Back of the CD cover for A Simple Refrain
Back of the CD cover

The soundtrack contains 12 tracks: 2 tracks are based off music from Gabriel Knight: Sins of the Fathers, 4 tracks are based off music from Gabriel Knight 2, 1 track is based off the Gabriel Knight 3 theme, 2 tracks are based off music from Gray Matter and 3 are based off music from Moebius: Empire Rising. As you can see, the Gabriel Knight series gets the lion's share with 7 tracks based off music in the franchise (Gabriel Knight 2 in particular).

All the tracks tend to be based off source material that were originally played on a piano (or at least a MIDI instrument sounding like a piano) which makes sense, that would be the safe option right?

However, I believe Roger Hooper may have been a bit too safe in refraining to create reinterpretations of tracks such as the Moebius: Empire Rising theme or another choice track from that soundtrack called "The Wheel". Hey, I would've been happy if he had expanded upon some other tracks on the original Gabriel Knight soundtrack such as the Ending theme, "Lake Pontchartrain", "The Inner Wheel", "New Orleans City Map" or "Dixieland Drug Store". Heck, even a version of "Detective Mosely" would've been amusing to hear 😊.

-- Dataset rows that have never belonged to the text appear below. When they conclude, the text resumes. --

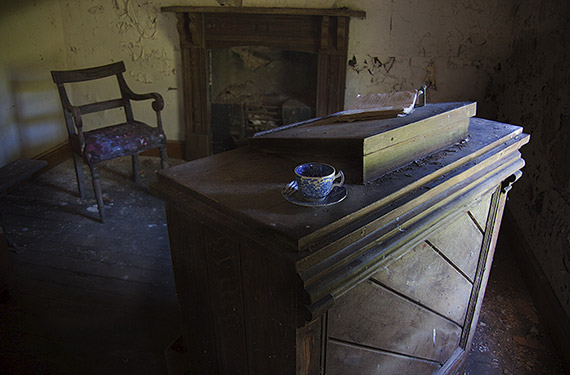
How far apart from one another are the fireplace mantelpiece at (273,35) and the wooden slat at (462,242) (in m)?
2.23

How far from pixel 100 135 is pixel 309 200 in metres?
2.37

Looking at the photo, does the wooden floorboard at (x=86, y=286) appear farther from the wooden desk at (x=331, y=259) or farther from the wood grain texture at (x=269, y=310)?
the wood grain texture at (x=269, y=310)

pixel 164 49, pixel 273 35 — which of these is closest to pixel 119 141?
pixel 164 49

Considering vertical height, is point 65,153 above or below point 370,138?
below

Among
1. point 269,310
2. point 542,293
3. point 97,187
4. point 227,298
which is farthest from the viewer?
point 97,187

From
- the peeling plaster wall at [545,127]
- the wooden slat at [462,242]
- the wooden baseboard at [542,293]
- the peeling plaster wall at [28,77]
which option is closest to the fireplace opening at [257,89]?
the peeling plaster wall at [28,77]

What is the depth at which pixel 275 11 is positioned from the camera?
3.45m

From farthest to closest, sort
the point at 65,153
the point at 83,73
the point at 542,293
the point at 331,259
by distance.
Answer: the point at 65,153, the point at 83,73, the point at 542,293, the point at 331,259

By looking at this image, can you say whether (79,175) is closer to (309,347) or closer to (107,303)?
(107,303)

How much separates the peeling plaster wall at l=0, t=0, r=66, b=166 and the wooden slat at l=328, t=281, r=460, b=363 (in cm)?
327

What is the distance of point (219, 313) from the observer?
4.34ft

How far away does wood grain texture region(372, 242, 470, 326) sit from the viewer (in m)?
1.25

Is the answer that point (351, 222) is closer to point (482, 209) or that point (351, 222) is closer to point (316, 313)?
point (316, 313)

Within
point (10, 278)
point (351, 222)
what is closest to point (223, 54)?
point (10, 278)
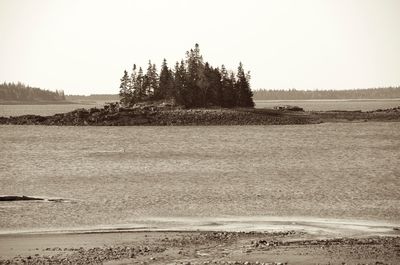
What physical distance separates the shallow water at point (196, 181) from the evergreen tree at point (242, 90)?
61.5 meters

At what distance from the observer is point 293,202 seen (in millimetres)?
33250

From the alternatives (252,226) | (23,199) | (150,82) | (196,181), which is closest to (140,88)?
(150,82)

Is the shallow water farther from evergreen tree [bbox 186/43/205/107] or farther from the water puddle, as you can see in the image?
evergreen tree [bbox 186/43/205/107]

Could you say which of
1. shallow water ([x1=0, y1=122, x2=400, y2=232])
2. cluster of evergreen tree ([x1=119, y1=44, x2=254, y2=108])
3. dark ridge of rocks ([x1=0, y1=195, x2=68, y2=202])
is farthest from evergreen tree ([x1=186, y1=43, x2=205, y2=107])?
dark ridge of rocks ([x1=0, y1=195, x2=68, y2=202])

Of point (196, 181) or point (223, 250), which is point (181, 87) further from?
point (223, 250)

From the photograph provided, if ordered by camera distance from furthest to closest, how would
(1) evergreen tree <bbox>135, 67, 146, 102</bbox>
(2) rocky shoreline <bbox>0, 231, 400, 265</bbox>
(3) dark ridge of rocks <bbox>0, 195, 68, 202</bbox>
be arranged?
(1) evergreen tree <bbox>135, 67, 146, 102</bbox>
(3) dark ridge of rocks <bbox>0, 195, 68, 202</bbox>
(2) rocky shoreline <bbox>0, 231, 400, 265</bbox>

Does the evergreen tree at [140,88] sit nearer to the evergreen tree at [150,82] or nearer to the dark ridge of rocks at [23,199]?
the evergreen tree at [150,82]

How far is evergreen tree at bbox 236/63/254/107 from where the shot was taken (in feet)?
→ 474

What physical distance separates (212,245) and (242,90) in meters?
126

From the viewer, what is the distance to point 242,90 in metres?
147

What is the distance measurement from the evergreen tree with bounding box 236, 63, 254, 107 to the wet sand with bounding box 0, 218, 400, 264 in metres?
119

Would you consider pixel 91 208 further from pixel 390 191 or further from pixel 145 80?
pixel 145 80

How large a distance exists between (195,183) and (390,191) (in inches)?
477

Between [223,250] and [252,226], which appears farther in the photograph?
[252,226]
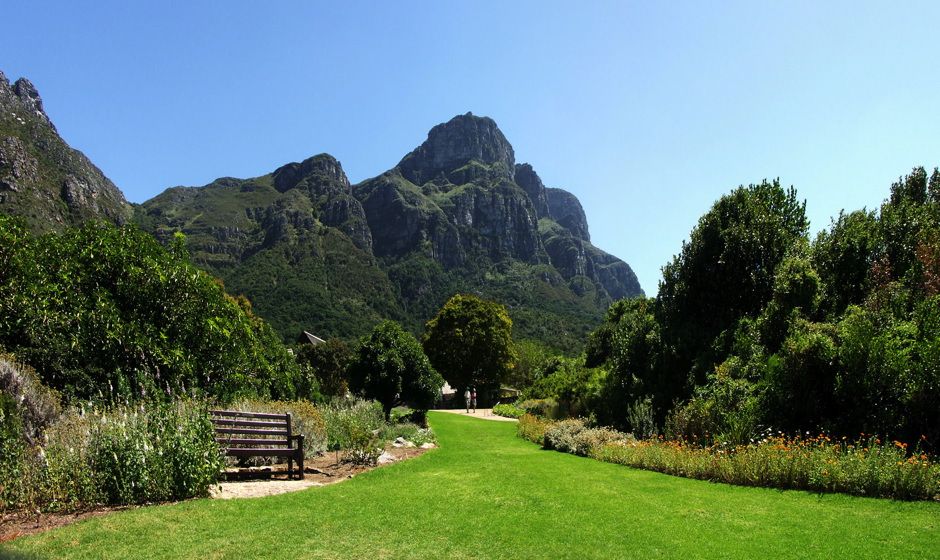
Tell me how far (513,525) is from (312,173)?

Anyway, there are a few good tracks on this album including the slow, meandering take on the classic "Grandma Knight" from the first Gabriel Knight, to Hooper's version of "Rector's Antiques" which I think is better than the original due to its simplicity and lack of overpowering synths. I even appreciated a couple of pieces based on source material I've never heard of before, such as the glorious "Epilogue" and "Super" (which has a lot of Moebius: Empire Rising vibes). Of course, the best track on this album is the one you'd expect, which is the original Gabriel Knight Main Theme: it's dreamy and epic, and even includes some improvisations that make it stand out from the original.

The rest of the music on this album are all beautiful in their own way and are great as far as piano solos go, but that will be the major stumbling block for anyone appreciating this album: whether they really get a buzz out of listening to piano solos or not. For me, I can appreciate good piano solos if they offer something different but there are a few tracks here that sound like slow, live instrumental versions of tracks from the games, and nothing more. Again, that might be enough for most people, but not for me.

Score – 7/10

This is definitely a recommended album for those who like piano solos and the Gabriel Knight 2 soundtrack in particular. It's probably of some interest to fans of Jane Jensen's games in general and the music from these games (composed by Jensen's husband Robert Holmes). Roger Hooper does a perfect job in performing these pieces so there's no complaints in terms of technical aptitude but I wish a few of the tracks could've been swapped with some of Holmes's other music just to add a bit of diversity to the album's mood.

If you're interested in purchasing the soundtrack, it's available for $15 USD on CD Baby for a physical CD version. It's also available digitally on CD Baby as well as iTunes, Apple Music, Spotify, Amazon Music, Google Play and Bandcamp.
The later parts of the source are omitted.